A violência da Cabanagem é algo destacado pela historiografia. Um exemplo era o açoite e chicoteadas prestadas aos senhores de escravos, ou a execução de militares por parte, principalmente, dos índios. Apesar desse caráter brutal do movimento, alguns historiadores concordam que escravos e indígenas ganhavam mais prestígio local com a radicalização. Para a elite e o governo local, a similaridade com a Revolução Haitiana ocorrida entre 1791 e 1804, os alarmava, já que o conflito na ilha levou ao estabelecimento de uma república conduzida por negros. Ou seja, a condenação dos cabanos não ocorria apenas pelo contexto violento, mas também sob o medo de que as minorias sociais se alinhassem e tomassem o poder.
Vinagre decidiu sair da presidência caso os rebeldes fossem anistiados pelo governo imperial. Porém, os líderes haviam perdido o controle da situação, e muitos cabanos não obedeciam mais às suas ordens. Manuel Jorge Rodrigues se tornou o chefe provincial, e, assim como outros anteriormente, não cumpriu com as promessas feitas. Além disso, Antônio Vinagre morrera lutando em agosto de 1835, acirrando ainda mais os ânimos locais. As tropas de Angelim resolveram, portanto, invadir a Belém.

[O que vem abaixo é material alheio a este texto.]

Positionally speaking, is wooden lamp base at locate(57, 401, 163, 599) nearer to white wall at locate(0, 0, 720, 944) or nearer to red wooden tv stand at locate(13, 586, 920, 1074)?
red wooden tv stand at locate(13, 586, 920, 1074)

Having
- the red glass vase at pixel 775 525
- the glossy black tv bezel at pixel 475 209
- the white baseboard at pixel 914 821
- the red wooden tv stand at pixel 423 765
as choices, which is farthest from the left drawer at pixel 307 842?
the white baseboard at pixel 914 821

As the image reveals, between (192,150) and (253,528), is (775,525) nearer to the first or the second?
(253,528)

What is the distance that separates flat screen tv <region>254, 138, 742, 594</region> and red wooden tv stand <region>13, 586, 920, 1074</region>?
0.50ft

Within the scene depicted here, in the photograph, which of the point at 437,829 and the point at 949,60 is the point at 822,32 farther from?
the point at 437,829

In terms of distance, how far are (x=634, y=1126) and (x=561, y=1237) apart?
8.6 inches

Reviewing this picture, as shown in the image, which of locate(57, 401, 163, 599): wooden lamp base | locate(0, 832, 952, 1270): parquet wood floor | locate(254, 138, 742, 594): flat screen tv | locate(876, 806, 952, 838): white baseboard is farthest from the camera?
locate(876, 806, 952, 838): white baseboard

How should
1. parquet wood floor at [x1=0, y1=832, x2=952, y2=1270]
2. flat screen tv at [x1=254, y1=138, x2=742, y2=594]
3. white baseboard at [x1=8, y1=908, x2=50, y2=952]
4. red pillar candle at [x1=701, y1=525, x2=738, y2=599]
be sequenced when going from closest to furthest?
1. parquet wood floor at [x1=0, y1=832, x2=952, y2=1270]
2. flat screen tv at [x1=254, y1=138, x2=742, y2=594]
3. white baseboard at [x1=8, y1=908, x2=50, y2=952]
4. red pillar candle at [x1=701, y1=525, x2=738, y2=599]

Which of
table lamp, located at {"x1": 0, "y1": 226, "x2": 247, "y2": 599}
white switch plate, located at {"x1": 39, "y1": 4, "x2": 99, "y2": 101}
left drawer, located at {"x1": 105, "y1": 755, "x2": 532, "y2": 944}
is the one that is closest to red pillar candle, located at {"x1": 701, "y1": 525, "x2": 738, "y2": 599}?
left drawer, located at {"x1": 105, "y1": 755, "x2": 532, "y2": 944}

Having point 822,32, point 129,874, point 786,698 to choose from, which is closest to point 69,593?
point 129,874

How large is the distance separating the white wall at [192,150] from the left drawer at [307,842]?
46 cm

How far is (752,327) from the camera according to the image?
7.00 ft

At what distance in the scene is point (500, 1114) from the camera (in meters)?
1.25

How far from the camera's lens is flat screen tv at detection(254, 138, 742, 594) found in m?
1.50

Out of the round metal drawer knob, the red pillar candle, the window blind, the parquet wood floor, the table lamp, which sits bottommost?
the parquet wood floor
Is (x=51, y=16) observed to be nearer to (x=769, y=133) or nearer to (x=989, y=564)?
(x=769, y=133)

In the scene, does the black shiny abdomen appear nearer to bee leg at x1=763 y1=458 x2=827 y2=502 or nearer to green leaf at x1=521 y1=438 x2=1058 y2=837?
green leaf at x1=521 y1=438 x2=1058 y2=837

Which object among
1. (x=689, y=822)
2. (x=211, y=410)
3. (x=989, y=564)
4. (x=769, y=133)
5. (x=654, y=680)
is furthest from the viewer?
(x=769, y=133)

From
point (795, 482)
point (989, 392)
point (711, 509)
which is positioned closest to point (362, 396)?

Em 1836, a coroa enviou a marinha à capital do Pará para conter o crescimento do número de cabanos. Reconquistaram a cidade e os rebeldes foram expulsos. O Almirante Tamandaré, Joaquim Marques Lisboa (1807-1897), conhecido como Marquês de Tamandaré, e o Almirante Barroso, Francisco Manuel Barroso da Silva (1804-1882), o Barão do Amazonas, foram figuras importantes na vitória contra os rebeldes. Apesar de terem fugido, o movimento não acabou e alcançou o interior das províncias angariando mais adeptos. A principal medida do exército foi bloquear os rios mais importantes, e a diferença bélica para com os rebeldes era notável. Mesmo assim, os conflitos duraram até 1840, demonstrando a resiliência não só dos cabanos mas das ideias pelas quais lutavam.
Acredita-se que a diversidade de reivindicações auxiliou no desmantelamento da rebelião. Mesmo assim, a Cabanagem se destacou devido à particularidade da região Amazônica em relação aos territórios imperiais, tanto pela distância quanto pela composição social, que auxiliaram no nascimento de uma cultura particular.